▶ **TEXT SECTION**

⟨

That's one thing I really miss since I went to using an Ubuntu HP Touchpad
instead of a laptop, there's no flashing hard drive indicator to let me know
if it's still working or if it's just hung.

------
baddox
I completely agree with the iOS vs. Android responsiveness difference, but
completely disagree that Windows 7 on a fast PC with an SSD is unresponsive.
I've literally never had any of those problems on my Windows 7 gaming machine.

------
bratsche
Another thing which OSX has done for a long time that I really liked is that
everything syncs to vertical refresh. It doesn't actually speed anything up,
but it gives the perception that things are smoother and more responsive. You
don't see the 'tearing' effect that you often see on other systems when you
drag windows around the screen.

------
darreld
I use both platforms with a MacBook Pro/Lion being my main machine. I have
always felt that my Windows 7 machine is snappier in starting apps and
generally moving around the desktop. In fact, if Windows 7 were *nix based I
would probably switch to it as my primary. The command processor situation
feels pretty hopeless to me in Windows.

------
badkangaroo
Is this a troll thread? if so 10/10

------
aresant
My favorite explanation of this phenomenon, beyond the visual demonstration,
is that lag time reminds the human mind that it is interfacing with a machine.

Because that feels unnatural, it creates fatigue and builds separation between
the user and his work.

UI guru Jakob Nielsen has an excellent description of this here:

<http://www.useit.com/papers/responsetime.html>

⟩

▶ **SOURCE MATERIAL**
⟨

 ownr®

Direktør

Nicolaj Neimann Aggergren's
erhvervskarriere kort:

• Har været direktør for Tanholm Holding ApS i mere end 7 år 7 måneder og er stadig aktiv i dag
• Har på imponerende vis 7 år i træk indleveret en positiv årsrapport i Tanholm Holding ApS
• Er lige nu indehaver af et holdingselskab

⟩
⟨

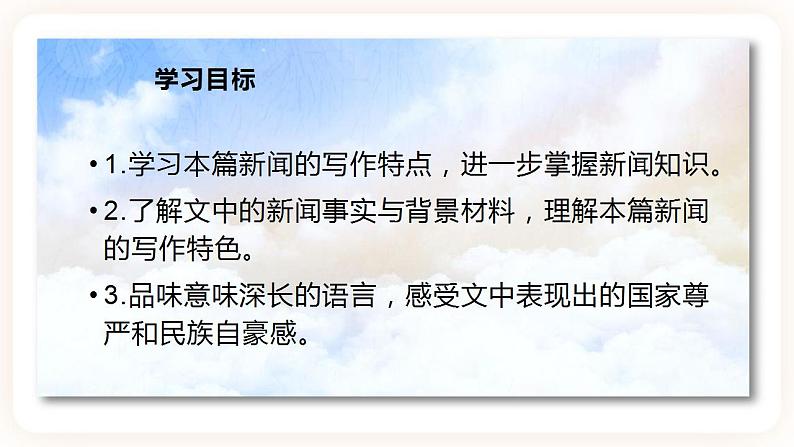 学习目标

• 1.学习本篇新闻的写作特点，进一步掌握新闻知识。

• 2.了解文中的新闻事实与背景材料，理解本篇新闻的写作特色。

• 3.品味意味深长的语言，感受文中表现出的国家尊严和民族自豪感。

⟩

▶ **INSTRUCTIONS**
**A)** Using the forum thread, decide whether each statement below agrees with it. Answer yes or no for each, and quote the deciding words of the thread.
(i) The user baddox has had responsiveness problems on a Windows 7 gaming machine.
(ii) According to bratsche, syncing everything to vertical refresh does not actually speed anything up.
(iii) darreld uses a Windows 7 machine as the main machine.
**B)** Reproduce the passage of the forum thread starting at "That's one thing" and ending at "7 gaming machine.".
**C)** List every username that heads a post in the forum thread.

▶ **RESULTS FOR EACH TASK**
**A)**
(i) No: "I've literally never had any of those problems on my Windows 7 gaming machine."
(ii) Yes: "It doesn't actually speed anything up"
(iii) No: "I use both platforms with a MacBook Pro/Lion being my main machine."

**B)**
That's one thing I really miss since I went to using an Ubuntu HP Touchpad
instead of a laptop, there's no flashing hard drive indicator to let me know
if it's still working or if it's just hung.

------
baddox
I completely agree with the iOS vs. Android responsiveness difference, but
completely disagree that Windows 7 on a fast PC with an SSD is unresponsive.
I've literally never had any of those problems on my Windows 7 gaming machine.

**C)**
baddox
bratsche
darreld
badkangaroo
aresant